[Saved entries]
╔══

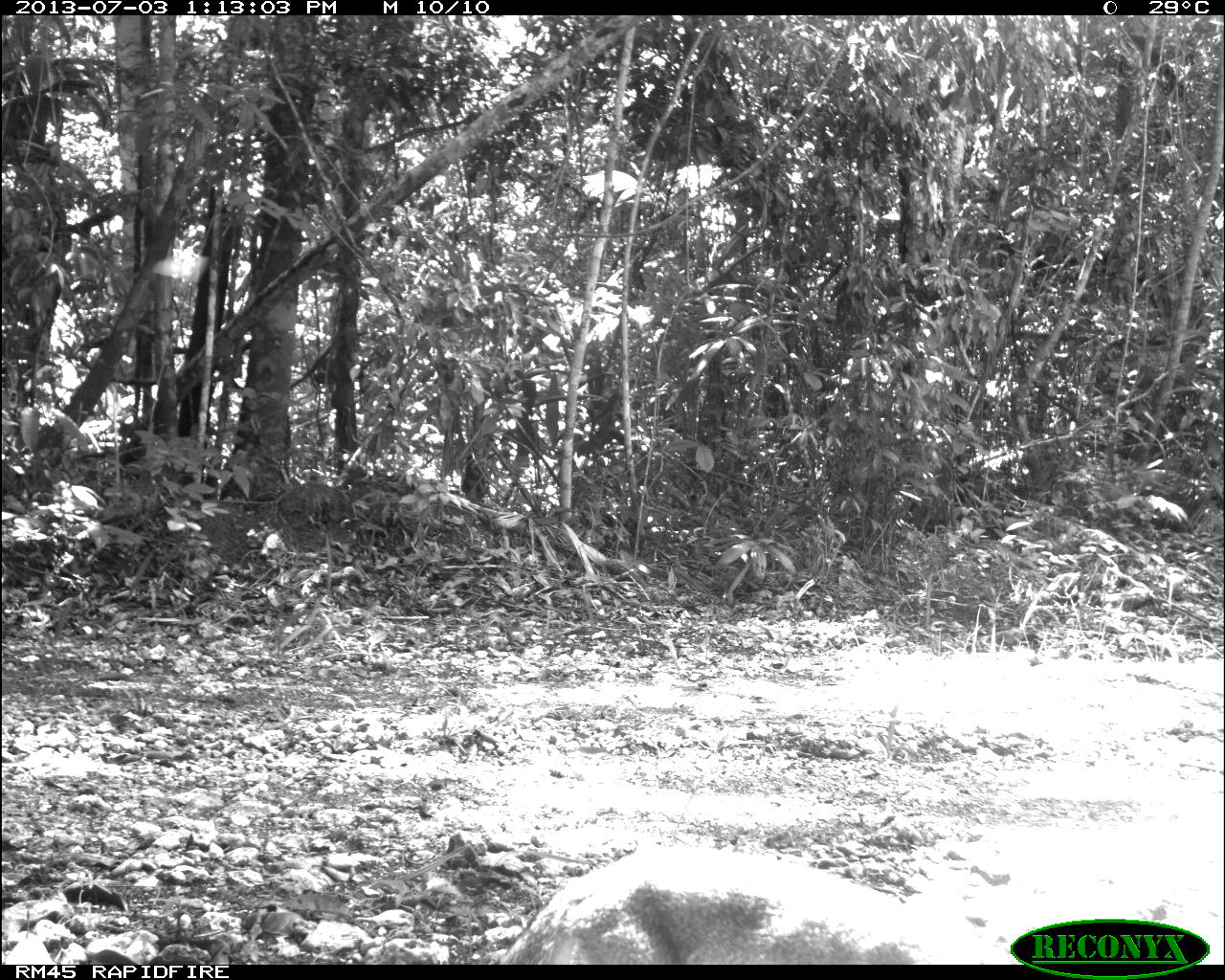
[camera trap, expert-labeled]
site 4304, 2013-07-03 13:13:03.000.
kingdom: Animalia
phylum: Chordata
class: Mammalia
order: Carnivora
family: Canidae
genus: Urocyon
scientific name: Urocyon cinereoargenteus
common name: gray fox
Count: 1.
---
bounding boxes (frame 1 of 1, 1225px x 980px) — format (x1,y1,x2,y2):
urocyon cinereoargenteus: (496,842,1026,965)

╚══

Instructions for the task: All of the records should be set down exactly, minus the pictures they hold.

Written solution:
[camera trap, expert-labeled]
site 4304, 2013-07-03 13:13:03.000.
kingdom: Animalia
phylum: Chordata
class: Mammalia
order: Carnivora
family: Canidae
genus: Urocyon
scientific name: Urocyon cinereoargenteus
common name: gray fox
Count: 1.
---
bounding boxes (frame 1 of 1, 1225px x 980px) — format (x1,y1,x2,y2):
urocyon cinereoargenteus: (496,842,1026,965)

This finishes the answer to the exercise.